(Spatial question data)

-------------------------

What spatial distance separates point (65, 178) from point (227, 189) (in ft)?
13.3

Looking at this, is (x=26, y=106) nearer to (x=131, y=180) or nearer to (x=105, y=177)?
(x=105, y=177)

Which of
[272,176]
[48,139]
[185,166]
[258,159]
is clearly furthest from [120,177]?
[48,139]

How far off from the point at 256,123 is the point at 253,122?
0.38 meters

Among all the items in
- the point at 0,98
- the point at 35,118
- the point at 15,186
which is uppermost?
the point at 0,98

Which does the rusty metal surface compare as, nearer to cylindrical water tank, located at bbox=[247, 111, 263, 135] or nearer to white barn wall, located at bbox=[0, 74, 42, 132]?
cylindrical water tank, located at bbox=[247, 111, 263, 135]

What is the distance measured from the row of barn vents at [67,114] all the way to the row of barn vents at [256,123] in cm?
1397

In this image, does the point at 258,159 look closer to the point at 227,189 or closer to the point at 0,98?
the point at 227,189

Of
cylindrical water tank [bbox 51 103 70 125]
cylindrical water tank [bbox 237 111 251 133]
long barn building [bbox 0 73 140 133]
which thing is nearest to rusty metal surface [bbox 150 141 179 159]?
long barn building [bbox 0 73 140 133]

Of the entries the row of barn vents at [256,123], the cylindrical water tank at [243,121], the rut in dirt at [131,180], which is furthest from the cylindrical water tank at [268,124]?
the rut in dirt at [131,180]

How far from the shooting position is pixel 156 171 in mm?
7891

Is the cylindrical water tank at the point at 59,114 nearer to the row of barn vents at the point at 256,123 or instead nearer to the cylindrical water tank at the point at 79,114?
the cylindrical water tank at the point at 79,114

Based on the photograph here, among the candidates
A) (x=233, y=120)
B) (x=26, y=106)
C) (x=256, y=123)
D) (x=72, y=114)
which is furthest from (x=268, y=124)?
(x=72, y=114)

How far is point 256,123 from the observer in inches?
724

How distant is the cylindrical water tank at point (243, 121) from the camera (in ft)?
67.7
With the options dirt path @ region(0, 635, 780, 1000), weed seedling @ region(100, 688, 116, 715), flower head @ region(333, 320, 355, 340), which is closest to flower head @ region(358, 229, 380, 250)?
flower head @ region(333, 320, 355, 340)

-------------------------

Problem details >> Format the data above as a Markdown table with the columns "Row" and "Entry", covering the line with "With the options" through the end of the data. Number each line in the Row column and leave out any blank lines.

Correct answer >>
| Row | Entry |
|---|---|
| 1 | With the options dirt path @ region(0, 635, 780, 1000), weed seedling @ region(100, 688, 116, 715), flower head @ region(333, 320, 355, 340), which is closest to flower head @ region(358, 229, 380, 250)? |
| 2 | flower head @ region(333, 320, 355, 340) |